The Flinn Scholarship
Sevigny was a 2005 graduate from Pueblo Magnet High School in Tucson. Like many Flinn Scholars through the years, she turned down offers from out-of-state colleges, including Harvard University, to accept the Flinn Scholarship.
In high school, Sevigny completed a science-fair project about Mars and attended an astronomy camp in Hawaii. The science project was seen by a Lunar and Planetary Lab scientist, and Sevigny was offered a job in the lab during her senior year of high school.
As a Flinn Scholar at UA, Sevigny says she was provided opportunities that not only were exciting at the time, but proved to have long-term benefits.
The Flinn Scholarship provided the funds for a summer program in Costa Rica and Guatemala where she could accompany a water scientist from South Africa who was ending her visit in Tucson, an encounter Sevigny writes about in Mythical River.
“She changed the water laws in South Africa … to protect rivers,” Sevigny says. “It was a two-week trip with her, but that planted the seed of the book.
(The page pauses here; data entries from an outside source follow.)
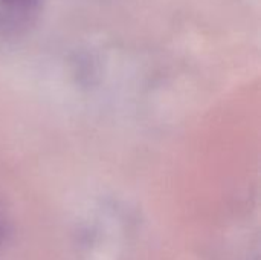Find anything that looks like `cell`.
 I'll list each match as a JSON object with an SVG mask.
<instances>
[{"label": "cell", "mask_w": 261, "mask_h": 260, "mask_svg": "<svg viewBox=\"0 0 261 260\" xmlns=\"http://www.w3.org/2000/svg\"><path fill=\"white\" fill-rule=\"evenodd\" d=\"M43 0H0V37H18L38 20Z\"/></svg>", "instance_id": "obj_1"}, {"label": "cell", "mask_w": 261, "mask_h": 260, "mask_svg": "<svg viewBox=\"0 0 261 260\" xmlns=\"http://www.w3.org/2000/svg\"><path fill=\"white\" fill-rule=\"evenodd\" d=\"M12 231V224H11V218L5 208V205L0 202V248L6 244V241L9 239Z\"/></svg>", "instance_id": "obj_2"}]
</instances>
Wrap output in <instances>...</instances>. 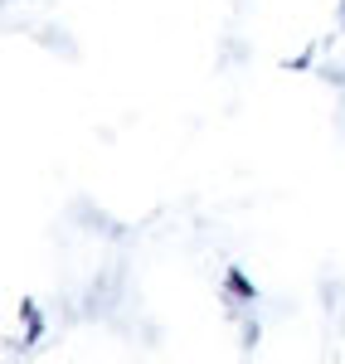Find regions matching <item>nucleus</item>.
<instances>
[{
	"instance_id": "obj_2",
	"label": "nucleus",
	"mask_w": 345,
	"mask_h": 364,
	"mask_svg": "<svg viewBox=\"0 0 345 364\" xmlns=\"http://www.w3.org/2000/svg\"><path fill=\"white\" fill-rule=\"evenodd\" d=\"M229 291H233V296H243V301H253V296H258V291H253V282L243 277L238 267H229Z\"/></svg>"
},
{
	"instance_id": "obj_1",
	"label": "nucleus",
	"mask_w": 345,
	"mask_h": 364,
	"mask_svg": "<svg viewBox=\"0 0 345 364\" xmlns=\"http://www.w3.org/2000/svg\"><path fill=\"white\" fill-rule=\"evenodd\" d=\"M20 316H25V331H29V345L39 340V331H44V316H39V306L34 301H20ZM25 345V350H29Z\"/></svg>"
},
{
	"instance_id": "obj_4",
	"label": "nucleus",
	"mask_w": 345,
	"mask_h": 364,
	"mask_svg": "<svg viewBox=\"0 0 345 364\" xmlns=\"http://www.w3.org/2000/svg\"><path fill=\"white\" fill-rule=\"evenodd\" d=\"M321 78H326V83H345V68H336V63H326V68H321Z\"/></svg>"
},
{
	"instance_id": "obj_3",
	"label": "nucleus",
	"mask_w": 345,
	"mask_h": 364,
	"mask_svg": "<svg viewBox=\"0 0 345 364\" xmlns=\"http://www.w3.org/2000/svg\"><path fill=\"white\" fill-rule=\"evenodd\" d=\"M258 336H262L258 321H248V326H243V350H253V345H258Z\"/></svg>"
}]
</instances>
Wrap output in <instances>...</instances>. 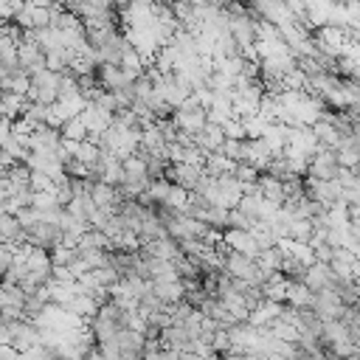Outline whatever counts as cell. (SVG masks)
Instances as JSON below:
<instances>
[{"label":"cell","mask_w":360,"mask_h":360,"mask_svg":"<svg viewBox=\"0 0 360 360\" xmlns=\"http://www.w3.org/2000/svg\"><path fill=\"white\" fill-rule=\"evenodd\" d=\"M219 152H222L225 158H231L233 163L248 160V138H225Z\"/></svg>","instance_id":"e0dca14e"},{"label":"cell","mask_w":360,"mask_h":360,"mask_svg":"<svg viewBox=\"0 0 360 360\" xmlns=\"http://www.w3.org/2000/svg\"><path fill=\"white\" fill-rule=\"evenodd\" d=\"M352 278H354V281H357V284H360V262H357V264H354V273H352Z\"/></svg>","instance_id":"d4e9b609"},{"label":"cell","mask_w":360,"mask_h":360,"mask_svg":"<svg viewBox=\"0 0 360 360\" xmlns=\"http://www.w3.org/2000/svg\"><path fill=\"white\" fill-rule=\"evenodd\" d=\"M59 93V73H53L51 68H42L37 73L28 76V90L25 98L28 101H39V104H53Z\"/></svg>","instance_id":"6da1fadb"},{"label":"cell","mask_w":360,"mask_h":360,"mask_svg":"<svg viewBox=\"0 0 360 360\" xmlns=\"http://www.w3.org/2000/svg\"><path fill=\"white\" fill-rule=\"evenodd\" d=\"M270 158H273V149L264 138H248V163H253L262 172Z\"/></svg>","instance_id":"4fadbf2b"},{"label":"cell","mask_w":360,"mask_h":360,"mask_svg":"<svg viewBox=\"0 0 360 360\" xmlns=\"http://www.w3.org/2000/svg\"><path fill=\"white\" fill-rule=\"evenodd\" d=\"M62 143V132L53 124H39L28 132V149H39V152H59Z\"/></svg>","instance_id":"277c9868"},{"label":"cell","mask_w":360,"mask_h":360,"mask_svg":"<svg viewBox=\"0 0 360 360\" xmlns=\"http://www.w3.org/2000/svg\"><path fill=\"white\" fill-rule=\"evenodd\" d=\"M22 233H25V245H37V248H45V250L56 248L65 239L62 225L53 222V219H37V222L25 225Z\"/></svg>","instance_id":"7a4b0ae2"},{"label":"cell","mask_w":360,"mask_h":360,"mask_svg":"<svg viewBox=\"0 0 360 360\" xmlns=\"http://www.w3.org/2000/svg\"><path fill=\"white\" fill-rule=\"evenodd\" d=\"M14 256H17V248H14V245H8V242H0V278H3V276H6V270L11 267Z\"/></svg>","instance_id":"603a6c76"},{"label":"cell","mask_w":360,"mask_h":360,"mask_svg":"<svg viewBox=\"0 0 360 360\" xmlns=\"http://www.w3.org/2000/svg\"><path fill=\"white\" fill-rule=\"evenodd\" d=\"M270 332H273L276 338H281V340H290V343H295V340H298V329H295V323L273 321V323H270Z\"/></svg>","instance_id":"44dd1931"},{"label":"cell","mask_w":360,"mask_h":360,"mask_svg":"<svg viewBox=\"0 0 360 360\" xmlns=\"http://www.w3.org/2000/svg\"><path fill=\"white\" fill-rule=\"evenodd\" d=\"M191 138V143H197L205 155L208 152H219L222 149V141H225V129L219 127V124H211V121H205V127L200 129V132H194V135H188Z\"/></svg>","instance_id":"52a82bcc"},{"label":"cell","mask_w":360,"mask_h":360,"mask_svg":"<svg viewBox=\"0 0 360 360\" xmlns=\"http://www.w3.org/2000/svg\"><path fill=\"white\" fill-rule=\"evenodd\" d=\"M301 281H304L312 292H315V290H323V287H329V281H332V270H329L326 262H312V264H307Z\"/></svg>","instance_id":"30bf717a"},{"label":"cell","mask_w":360,"mask_h":360,"mask_svg":"<svg viewBox=\"0 0 360 360\" xmlns=\"http://www.w3.org/2000/svg\"><path fill=\"white\" fill-rule=\"evenodd\" d=\"M202 169H205L211 177H217V174H222V172H231V169H233V160L225 158L222 152H208V155L202 158Z\"/></svg>","instance_id":"2e32d148"},{"label":"cell","mask_w":360,"mask_h":360,"mask_svg":"<svg viewBox=\"0 0 360 360\" xmlns=\"http://www.w3.org/2000/svg\"><path fill=\"white\" fill-rule=\"evenodd\" d=\"M256 188L264 200H273V202H284V183L276 177V174H267V172H259V180H256Z\"/></svg>","instance_id":"7c38bea8"},{"label":"cell","mask_w":360,"mask_h":360,"mask_svg":"<svg viewBox=\"0 0 360 360\" xmlns=\"http://www.w3.org/2000/svg\"><path fill=\"white\" fill-rule=\"evenodd\" d=\"M48 107L51 104H39V101H25V110H22V121L34 129V127H39V124H48Z\"/></svg>","instance_id":"9a60e30c"},{"label":"cell","mask_w":360,"mask_h":360,"mask_svg":"<svg viewBox=\"0 0 360 360\" xmlns=\"http://www.w3.org/2000/svg\"><path fill=\"white\" fill-rule=\"evenodd\" d=\"M231 174H233V177H236L242 186H256V180H259V169H256L253 163H248V160H239V163H233Z\"/></svg>","instance_id":"ac0fdd59"},{"label":"cell","mask_w":360,"mask_h":360,"mask_svg":"<svg viewBox=\"0 0 360 360\" xmlns=\"http://www.w3.org/2000/svg\"><path fill=\"white\" fill-rule=\"evenodd\" d=\"M340 163H338V149L335 146H318V152L307 163V174L321 177V180H335Z\"/></svg>","instance_id":"3957f363"},{"label":"cell","mask_w":360,"mask_h":360,"mask_svg":"<svg viewBox=\"0 0 360 360\" xmlns=\"http://www.w3.org/2000/svg\"><path fill=\"white\" fill-rule=\"evenodd\" d=\"M31 188L34 191H48V188H53V177L51 174H45V172H37V169H31Z\"/></svg>","instance_id":"7402d4cb"},{"label":"cell","mask_w":360,"mask_h":360,"mask_svg":"<svg viewBox=\"0 0 360 360\" xmlns=\"http://www.w3.org/2000/svg\"><path fill=\"white\" fill-rule=\"evenodd\" d=\"M79 118L84 121V127H87V138H96L104 127H110V121H112V112H104L98 104H93V101H87L84 107H82V112H79Z\"/></svg>","instance_id":"ba28073f"},{"label":"cell","mask_w":360,"mask_h":360,"mask_svg":"<svg viewBox=\"0 0 360 360\" xmlns=\"http://www.w3.org/2000/svg\"><path fill=\"white\" fill-rule=\"evenodd\" d=\"M59 132L65 135V138H73V141H84L90 132H87V127H84V121L79 118V115H73V118H68L62 127H59Z\"/></svg>","instance_id":"d6986e66"},{"label":"cell","mask_w":360,"mask_h":360,"mask_svg":"<svg viewBox=\"0 0 360 360\" xmlns=\"http://www.w3.org/2000/svg\"><path fill=\"white\" fill-rule=\"evenodd\" d=\"M284 301L292 304V307H309V304H312V290H309L304 281H287Z\"/></svg>","instance_id":"5bb4252c"},{"label":"cell","mask_w":360,"mask_h":360,"mask_svg":"<svg viewBox=\"0 0 360 360\" xmlns=\"http://www.w3.org/2000/svg\"><path fill=\"white\" fill-rule=\"evenodd\" d=\"M73 56H76V51H70L65 45H53L45 51V68H51L53 73H65V70H70Z\"/></svg>","instance_id":"8fae6325"},{"label":"cell","mask_w":360,"mask_h":360,"mask_svg":"<svg viewBox=\"0 0 360 360\" xmlns=\"http://www.w3.org/2000/svg\"><path fill=\"white\" fill-rule=\"evenodd\" d=\"M0 20H11V0H0Z\"/></svg>","instance_id":"cb8c5ba5"},{"label":"cell","mask_w":360,"mask_h":360,"mask_svg":"<svg viewBox=\"0 0 360 360\" xmlns=\"http://www.w3.org/2000/svg\"><path fill=\"white\" fill-rule=\"evenodd\" d=\"M183 290H186L183 278H163V281H152V292H155L163 304H169V307H174L177 301H183Z\"/></svg>","instance_id":"9c48e42d"},{"label":"cell","mask_w":360,"mask_h":360,"mask_svg":"<svg viewBox=\"0 0 360 360\" xmlns=\"http://www.w3.org/2000/svg\"><path fill=\"white\" fill-rule=\"evenodd\" d=\"M222 242L231 248V250H239V253H248L256 259L259 253V242L253 236V231H245V228H225L222 231Z\"/></svg>","instance_id":"5b68a950"},{"label":"cell","mask_w":360,"mask_h":360,"mask_svg":"<svg viewBox=\"0 0 360 360\" xmlns=\"http://www.w3.org/2000/svg\"><path fill=\"white\" fill-rule=\"evenodd\" d=\"M253 225H256V219H250L248 214H242L236 205L228 208V228H245V231H253Z\"/></svg>","instance_id":"ffe728a7"},{"label":"cell","mask_w":360,"mask_h":360,"mask_svg":"<svg viewBox=\"0 0 360 360\" xmlns=\"http://www.w3.org/2000/svg\"><path fill=\"white\" fill-rule=\"evenodd\" d=\"M118 349H121V357L124 360H135V357H143V349H146V335L135 326H127L118 332Z\"/></svg>","instance_id":"8992f818"}]
</instances>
It was kind of an ‘a-ha’ moment for me when I realized we didn’t have to manage water in the Southwest like we’ve been managing it.”
She later had the opportunity to work on the Phoenix Mars Mission as an education and public-outreach coordinator, an opportunity Sevigny realizes would never have happened if she left the state. She also worked at UA’s Water Resources Research Center.
Before her senior year, she spent a summer in Galway, Ireland, taking a creative-writing course.
Sevigny says her travel experiences would not have occurred without the Flinn Scholarship and she loved the amazing community of Scholars and being around people like her.
She graduated from UA in 2010 with degrees in environmental science and creative writing. In 2013, she completed Iowa State’s unusual graduate writing program, a Master of Fine Arts in Creative Writing and Environment. During graduate school, she also worked at the Leopold Center for Sustainable Agriculture.
Sevigny says she is happy to be back near family in Arizona, where she was raised, studied, and is now sharing her knowledge through the printed and spoken word.